OAuth providers such as OAuth Proxy maintain state between requests — active sessions, authorization codes, registered clients, and token mappings. FastMCP v3 persists this state using an encrypted FileTreeStore by default: one file per entry with atomic writes, which is safe on network filesystems such as AWS EFS or NFS.

Exasol MCP Server exposes the backend selection through the EXA_MCP_OAUTH_STORAGE_BACKEND environment variable:

Value	Behaviour
(unset) or `filetree`	Default. FastMCP’s encrypted FileTreeStore, persisted under `~/.local/share/fastmcp/oauth-proxy/<fingerprint>/`. Safe on network filesystems; sessions survive server restarts.
`memory`	In-memory store. No files are written; no corruption risk. All OAuth sessions are lost when the server restarts. Suitable for stateless or ephemeral deployments.
`dynamodb`	AWS DynamoDB table. Suitable for multi-instance deployments on AWS. Requires `EXA_MCP_OAUTH_DYNAMODB_TABLE_NAME`. Install the `dynamodb` extra: `pip install exasol-mcp-server[dynamodb]`.
`redis`	Redis store. Suitable for multi-instance deployments with a shared Redis. Configure via `EXA_MCP_OAUTH_REDIS_URL` or individual host/port vars. Install the `redis` extra: `pip install exasol-mcp-server[redis]`.
`mongodb`	MongoDB store. Suitable for multi-instance deployments with a shared MongoDB. Requires `EXA_MCP_OAUTH_MONGODB_URL`. Install the `mongodb` extra: `pip install exasol-mcp-server[mongodb]`.

# Use in-memory storage (e.g. for ephemeral containers):
export EXA_MCP_OAUTH_STORAGE_BACKEND=memory

DynamoDB Backend¶

Variable	Required	Description
`EXA_MCP_OAUTH_DYNAMODB_TABLE_NAME`	Yes	Name of the DynamoDB table (created automatically if it does not exist).
`EXA_MCP_OAUTH_DYNAMODB_REGION_NAME`	No	AWS region (e.g. `us-east-1`). Defaults to the ambient AWS region.
`EXA_MCP_OAUTH_DYNAMODB_ENDPOINT_URL`	No	Custom endpoint URL — useful for local DynamoDB (e.g. `http://localhost:8000`).
`EXA_MCP_OAUTH_DYNAMODB_AWS_ACCESS_KEY_ID`	No	AWS access key ID. Omit to use the ambient IAM role or credential chain.
`EXA_MCP_OAUTH_DYNAMODB_AWS_SECRET_ACCESS_KEY`	No	AWS secret access key.
`EXA_MCP_OAUTH_DYNAMODB_AWS_SESSION_TOKEN`	No	AWS session token (required for temporary credentials).
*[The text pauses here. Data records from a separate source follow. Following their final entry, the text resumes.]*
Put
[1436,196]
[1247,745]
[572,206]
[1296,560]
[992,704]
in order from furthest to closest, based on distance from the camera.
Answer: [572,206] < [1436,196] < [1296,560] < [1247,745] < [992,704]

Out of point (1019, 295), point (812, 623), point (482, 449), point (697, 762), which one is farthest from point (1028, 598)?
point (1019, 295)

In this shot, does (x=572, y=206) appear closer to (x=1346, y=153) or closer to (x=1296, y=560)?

export EXA_MCP_OAUTH_STORAGE_BACKEND=dynamodb
export EXA_MCP_OAUTH_DYNAMODB_TABLE_NAME=mcp-oauth-state
export EXA_MCP_OAUTH_DYNAMODB_REGION_NAME=us-east-1

Redis Backend¶

Variable	Required	Description
`EXA_MCP_OAUTH_REDIS_URL`	No	Redis URL (e.g. `redis://host:6379/0`). Takes precedence over the individual vars below.
`EXA_MCP_OAUTH_REDIS_HOST`	No	Redis host. Default: `localhost`.
`EXA_MCP_OAUTH_REDIS_PORT`	No	Redis port. Default: `6379`.
`EXA_MCP_OAUTH_REDIS_DB`	No	Redis database number. Default: `0`.
`EXA_MCP_OAUTH_REDIS_PASSWORD`	No	Redis password.

export EXA_MCP_OAUTH_STORAGE_BACKEND=redis
export EXA_MCP_OAUTH_REDIS_URL=redis://redis.internal:6379/0

MongoDB Backend¶

Variable	Required	Description
`EXA_MCP_OAUTH_MONGODB_URL`	Yes	MongoDB connection URL (e.g. `mongodb://host:27017`).
`EXA_MCP_OAUTH_MONGODB_DB_NAME`	No	MongoDB database name. Defaults to the driver’s default.

export EXA_MCP_OAUTH_STORAGE_BACKEND=mongodb
export EXA_MCP_OAUTH_MONGODB_URL=mongodb://mongo.internal:27017
export EXA_MCP_OAUTH_MONGODB_DB_NAME=mcp_oauth

OpenID with SaaS Backend¶

The information in this guide is mostly relevant to the On-Prem backend. The authentication in SaaS backend is based on OpenID Connect (OIDC), which is an authentication layer built on top of OAuth. For details please refer to the Exasol SaaS Access Management documentation, and in particular to the Personal Access Token (PAT) section.

Essentially, an Exasol SaaS user is issued a PAT. They need to pass this token to the MCP Server. This can be done using an HTTP header, as described in the Database Connection Setup guide.

Besides that, the MCP server tools can also be protected using one of the authorization schemas described earlier in this guide, but in case of SaaS backend this is optional.